◆ Task instructions ◆
What you need to produce from the material below is an exact transcription of the lines from the one with "ルイ シャフェス 「私が震えるのを見よ」" through the one with "4 Bedrooms Detached", both included, and no other line.

[Opening Records section]

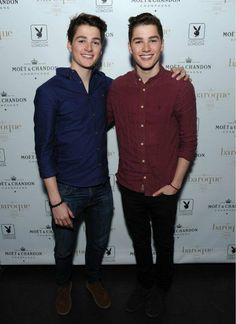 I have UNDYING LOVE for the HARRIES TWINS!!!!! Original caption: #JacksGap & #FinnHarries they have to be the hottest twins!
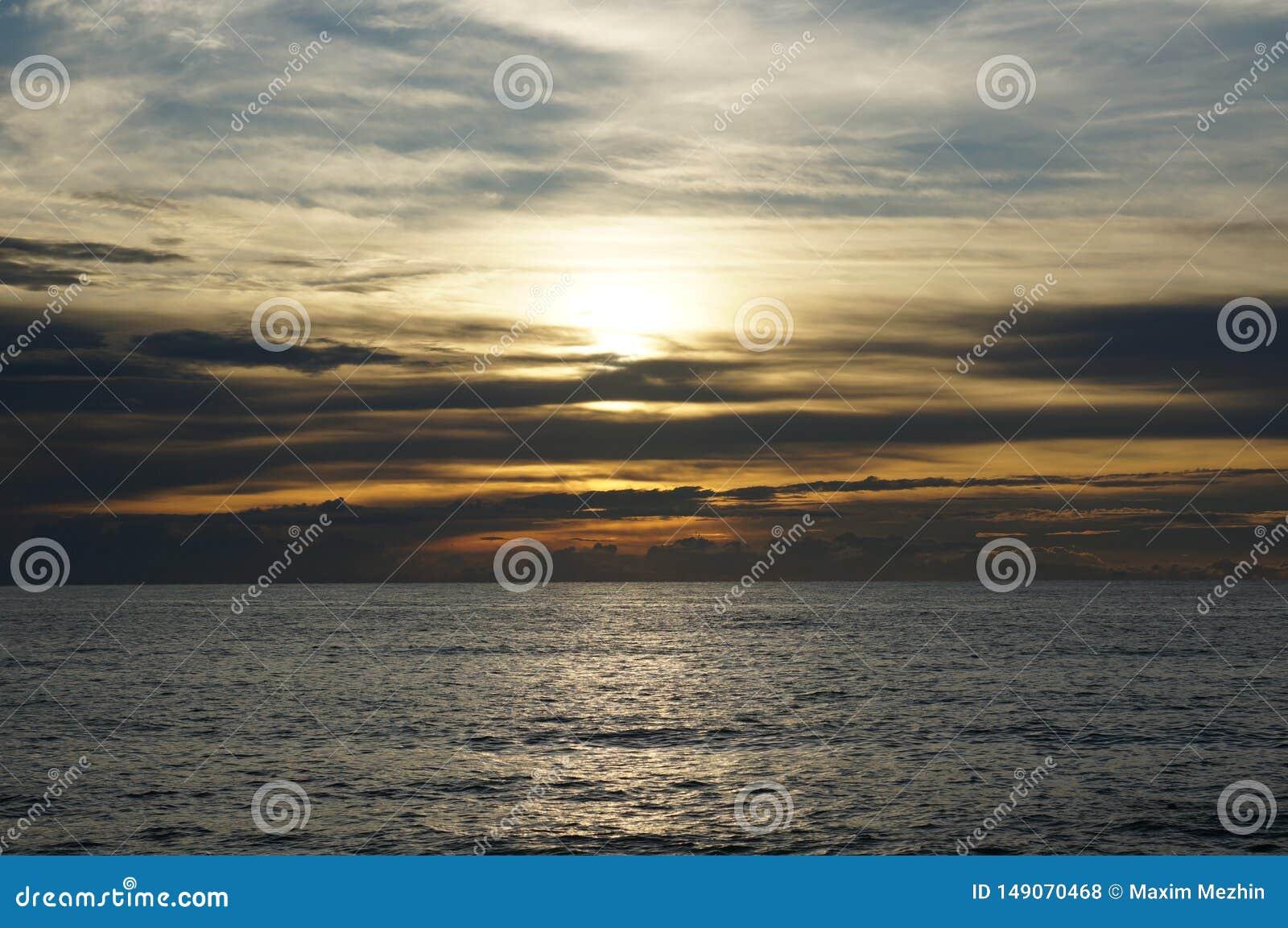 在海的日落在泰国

[Closing Records section]
[Opening Records section]

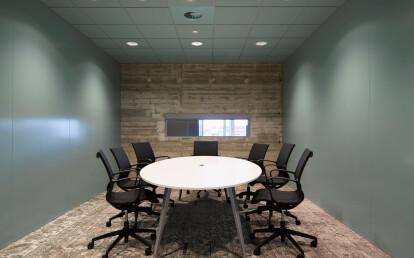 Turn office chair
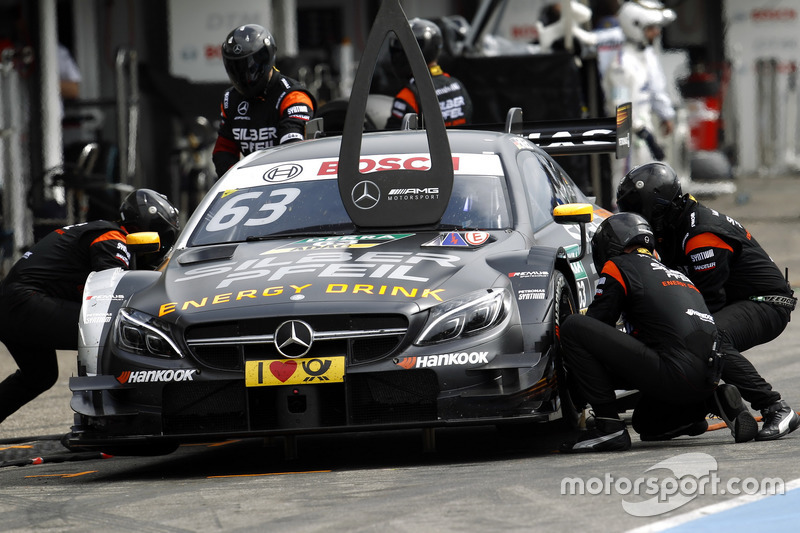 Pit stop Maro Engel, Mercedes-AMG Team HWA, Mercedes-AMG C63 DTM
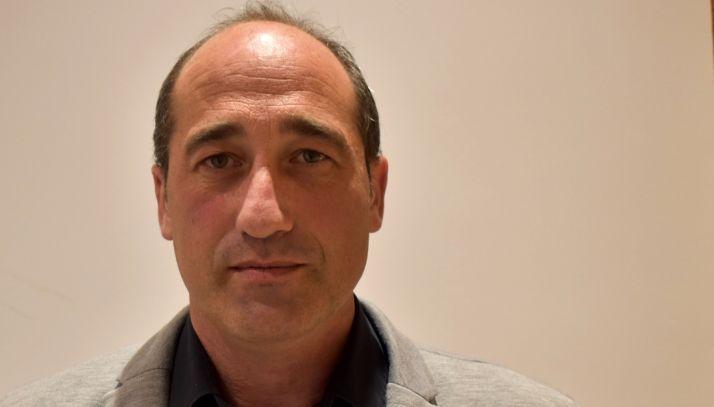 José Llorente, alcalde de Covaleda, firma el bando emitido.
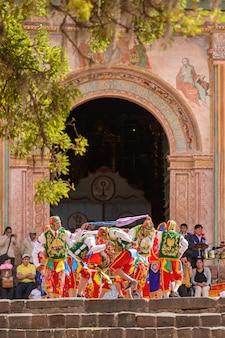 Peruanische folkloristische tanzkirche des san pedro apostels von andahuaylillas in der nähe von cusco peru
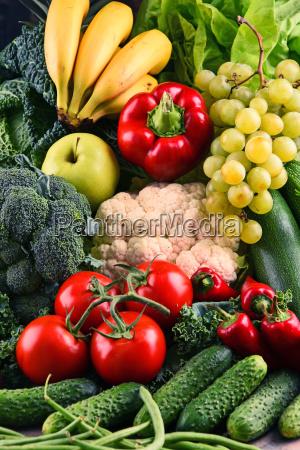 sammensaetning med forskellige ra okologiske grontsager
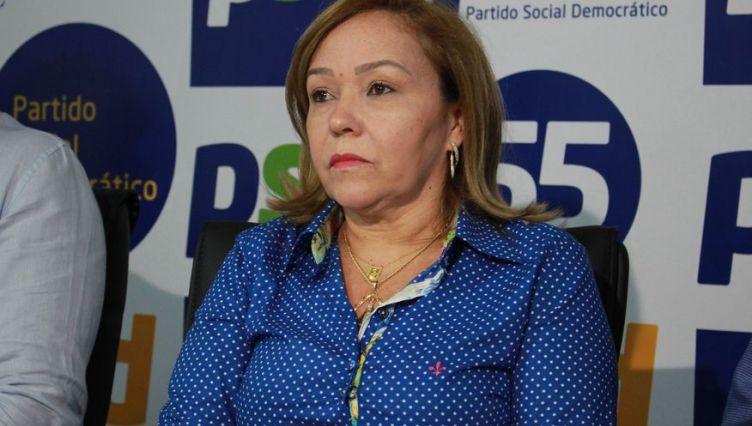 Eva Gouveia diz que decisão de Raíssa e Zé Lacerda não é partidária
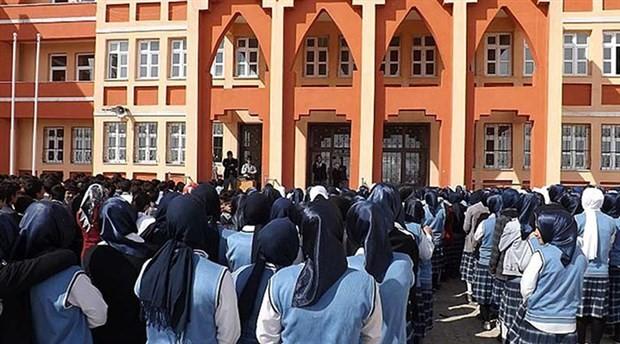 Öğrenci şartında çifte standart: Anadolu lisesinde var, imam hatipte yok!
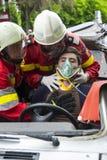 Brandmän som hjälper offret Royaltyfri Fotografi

[Closing Records section]
[Opening Records section]

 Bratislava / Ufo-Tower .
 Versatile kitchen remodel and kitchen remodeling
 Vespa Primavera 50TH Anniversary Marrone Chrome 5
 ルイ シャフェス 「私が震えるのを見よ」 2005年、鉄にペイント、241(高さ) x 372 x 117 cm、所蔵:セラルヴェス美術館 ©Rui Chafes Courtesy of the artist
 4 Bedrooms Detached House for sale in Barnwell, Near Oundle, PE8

[Closing Records section]

◆ Exercise output ◆
 ルイ シャフェス 「私が震えるのを見よ」 2005年、鉄にペイント、241(高さ) x 372 x 117 cm、所蔵:セラルヴェス美術館 ©Rui Chafes Courtesy of the artist
 4 Bedrooms Detached House for sale in Barnwell, Near Oundle, PE8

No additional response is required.